STATED PROBLEM =>
Return only the lines starting at the line that contains "What is the physical" and ending with the final line of the listing; include both endpoints.

ENTRIES SHOWN =>
%%

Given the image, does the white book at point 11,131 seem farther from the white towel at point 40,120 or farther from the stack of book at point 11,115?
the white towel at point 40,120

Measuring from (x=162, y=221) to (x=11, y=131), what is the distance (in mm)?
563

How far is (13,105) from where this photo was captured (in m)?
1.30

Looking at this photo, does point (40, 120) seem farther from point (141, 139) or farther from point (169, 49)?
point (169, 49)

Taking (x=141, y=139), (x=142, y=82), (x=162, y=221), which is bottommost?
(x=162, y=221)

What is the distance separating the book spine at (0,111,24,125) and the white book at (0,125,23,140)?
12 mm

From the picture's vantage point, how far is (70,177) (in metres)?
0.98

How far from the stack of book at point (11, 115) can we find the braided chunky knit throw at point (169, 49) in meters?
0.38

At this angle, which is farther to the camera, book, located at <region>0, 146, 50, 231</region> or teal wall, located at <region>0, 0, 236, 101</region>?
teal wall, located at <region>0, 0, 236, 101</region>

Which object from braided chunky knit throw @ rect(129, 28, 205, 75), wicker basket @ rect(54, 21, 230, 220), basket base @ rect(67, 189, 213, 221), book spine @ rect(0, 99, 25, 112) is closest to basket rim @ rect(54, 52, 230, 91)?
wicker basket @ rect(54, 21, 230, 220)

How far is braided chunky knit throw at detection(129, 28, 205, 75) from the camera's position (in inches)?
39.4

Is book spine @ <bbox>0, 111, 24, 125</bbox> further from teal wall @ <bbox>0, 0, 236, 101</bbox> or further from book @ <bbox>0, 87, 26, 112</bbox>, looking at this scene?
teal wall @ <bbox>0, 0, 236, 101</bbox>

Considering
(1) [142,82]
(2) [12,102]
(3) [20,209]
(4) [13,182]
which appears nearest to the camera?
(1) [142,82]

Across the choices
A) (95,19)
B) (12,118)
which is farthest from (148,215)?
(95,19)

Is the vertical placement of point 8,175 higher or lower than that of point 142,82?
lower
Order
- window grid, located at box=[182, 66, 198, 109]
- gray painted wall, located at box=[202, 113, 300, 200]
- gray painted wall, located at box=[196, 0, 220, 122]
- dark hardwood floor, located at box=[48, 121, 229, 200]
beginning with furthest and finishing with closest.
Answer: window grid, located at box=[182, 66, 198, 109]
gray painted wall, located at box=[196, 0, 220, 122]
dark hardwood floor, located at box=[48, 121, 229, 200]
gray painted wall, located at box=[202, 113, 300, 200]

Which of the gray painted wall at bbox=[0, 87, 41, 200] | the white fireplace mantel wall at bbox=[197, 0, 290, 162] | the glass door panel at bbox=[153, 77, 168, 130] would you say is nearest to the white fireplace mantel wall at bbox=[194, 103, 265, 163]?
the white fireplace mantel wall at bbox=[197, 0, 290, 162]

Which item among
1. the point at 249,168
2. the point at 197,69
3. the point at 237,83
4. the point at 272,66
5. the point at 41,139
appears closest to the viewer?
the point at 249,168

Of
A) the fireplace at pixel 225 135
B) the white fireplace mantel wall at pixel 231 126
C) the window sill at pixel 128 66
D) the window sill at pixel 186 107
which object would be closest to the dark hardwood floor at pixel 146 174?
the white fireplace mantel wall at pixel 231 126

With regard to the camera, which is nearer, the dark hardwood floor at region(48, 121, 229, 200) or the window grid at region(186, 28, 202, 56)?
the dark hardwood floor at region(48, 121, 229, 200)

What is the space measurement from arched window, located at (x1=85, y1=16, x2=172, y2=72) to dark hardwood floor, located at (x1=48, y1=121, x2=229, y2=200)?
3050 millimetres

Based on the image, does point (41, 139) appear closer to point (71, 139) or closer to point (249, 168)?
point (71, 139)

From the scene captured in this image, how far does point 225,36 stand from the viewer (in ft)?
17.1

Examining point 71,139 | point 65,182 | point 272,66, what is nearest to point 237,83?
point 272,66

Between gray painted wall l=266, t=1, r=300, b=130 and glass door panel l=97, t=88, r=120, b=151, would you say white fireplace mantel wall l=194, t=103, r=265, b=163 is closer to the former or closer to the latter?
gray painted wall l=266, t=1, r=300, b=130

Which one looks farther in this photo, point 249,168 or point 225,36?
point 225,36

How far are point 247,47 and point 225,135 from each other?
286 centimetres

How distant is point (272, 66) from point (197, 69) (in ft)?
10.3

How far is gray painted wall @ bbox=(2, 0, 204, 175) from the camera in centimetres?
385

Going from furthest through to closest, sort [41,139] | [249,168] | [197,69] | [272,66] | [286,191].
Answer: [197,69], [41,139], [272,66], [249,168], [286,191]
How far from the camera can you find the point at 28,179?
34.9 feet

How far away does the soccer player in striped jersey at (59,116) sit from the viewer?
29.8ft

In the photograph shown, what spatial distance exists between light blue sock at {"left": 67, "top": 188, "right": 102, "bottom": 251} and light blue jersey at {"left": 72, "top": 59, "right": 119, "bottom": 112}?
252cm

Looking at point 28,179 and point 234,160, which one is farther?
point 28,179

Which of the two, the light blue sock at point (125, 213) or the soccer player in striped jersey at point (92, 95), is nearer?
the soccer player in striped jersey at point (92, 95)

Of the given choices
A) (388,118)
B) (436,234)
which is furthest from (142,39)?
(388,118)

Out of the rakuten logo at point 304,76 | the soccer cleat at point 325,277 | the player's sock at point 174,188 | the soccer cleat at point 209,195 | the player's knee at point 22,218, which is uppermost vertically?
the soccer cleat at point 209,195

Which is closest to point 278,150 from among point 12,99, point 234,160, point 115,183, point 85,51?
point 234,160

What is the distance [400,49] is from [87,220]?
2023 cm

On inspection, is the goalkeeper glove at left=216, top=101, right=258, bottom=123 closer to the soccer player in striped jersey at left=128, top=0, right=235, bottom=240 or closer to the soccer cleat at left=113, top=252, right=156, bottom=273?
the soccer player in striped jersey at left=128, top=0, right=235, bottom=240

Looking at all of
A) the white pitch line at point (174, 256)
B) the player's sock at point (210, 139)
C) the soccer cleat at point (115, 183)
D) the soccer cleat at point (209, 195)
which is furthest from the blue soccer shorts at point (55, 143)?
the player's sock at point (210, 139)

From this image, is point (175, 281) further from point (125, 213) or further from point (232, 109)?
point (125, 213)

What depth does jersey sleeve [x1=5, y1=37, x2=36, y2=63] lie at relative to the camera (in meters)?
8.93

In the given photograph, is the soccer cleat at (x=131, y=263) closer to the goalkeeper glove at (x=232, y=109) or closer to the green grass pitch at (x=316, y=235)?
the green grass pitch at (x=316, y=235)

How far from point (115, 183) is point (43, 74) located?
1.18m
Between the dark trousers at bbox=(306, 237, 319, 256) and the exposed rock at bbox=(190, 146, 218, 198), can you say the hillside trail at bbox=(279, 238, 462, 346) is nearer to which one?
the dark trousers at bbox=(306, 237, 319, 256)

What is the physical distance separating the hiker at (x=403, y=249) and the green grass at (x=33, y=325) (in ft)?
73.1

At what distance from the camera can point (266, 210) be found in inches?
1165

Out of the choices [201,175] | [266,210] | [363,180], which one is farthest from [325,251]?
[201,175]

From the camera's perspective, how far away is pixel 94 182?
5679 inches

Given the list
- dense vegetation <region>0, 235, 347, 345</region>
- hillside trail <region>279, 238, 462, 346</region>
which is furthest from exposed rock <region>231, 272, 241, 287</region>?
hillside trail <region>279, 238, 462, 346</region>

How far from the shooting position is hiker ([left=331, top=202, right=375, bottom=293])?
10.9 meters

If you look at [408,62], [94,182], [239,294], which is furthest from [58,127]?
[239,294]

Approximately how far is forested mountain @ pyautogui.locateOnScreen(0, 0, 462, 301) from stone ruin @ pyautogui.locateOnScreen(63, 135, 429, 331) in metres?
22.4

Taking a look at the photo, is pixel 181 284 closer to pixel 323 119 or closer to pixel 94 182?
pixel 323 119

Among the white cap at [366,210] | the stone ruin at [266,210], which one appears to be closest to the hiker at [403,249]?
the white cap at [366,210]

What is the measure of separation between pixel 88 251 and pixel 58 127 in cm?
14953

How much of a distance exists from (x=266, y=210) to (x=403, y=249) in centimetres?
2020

%%

WRITTEN ANSWER =>
What is the physical distance separating the hiker at (x=403, y=249) and the green grass at (x=33, y=325) (in ft)?
73.1

At what distance from the camera can point (266, 210) be found in inches?
1165

Out of the choices [201,175] | [266,210] | [363,180], which one is farthest from [325,251]?
[201,175]

From the camera's perspective, how far away is pixel 94 182?
5679 inches

Given the list
- dense vegetation <region>0, 235, 347, 345</region>
- hillside trail <region>279, 238, 462, 346</region>
which is furthest from exposed rock <region>231, 272, 241, 287</region>?
hillside trail <region>279, 238, 462, 346</region>

How far from the shooting position is hiker ([left=331, top=202, right=375, bottom=293])?
10.9 meters

If you look at [408,62], [94,182], [239,294], which is furthest from [58,127]?
[239,294]

Approximately how far is forested mountain @ pyautogui.locateOnScreen(0, 0, 462, 301) from stone ruin @ pyautogui.locateOnScreen(63, 135, 429, 331) in metres?
22.4

Taking a look at the photo, is pixel 181 284 closer to pixel 323 119 or closer to pixel 94 182?
pixel 323 119

Among the white cap at [366,210] | the stone ruin at [266,210], which one appears to be closest to the hiker at [403,249]?
the white cap at [366,210]

What is the measure of separation between pixel 88 251 and pixel 58 127 in cm?
14953

How much of a distance exists from (x=266, y=210) to (x=403, y=249) in centimetres?
2020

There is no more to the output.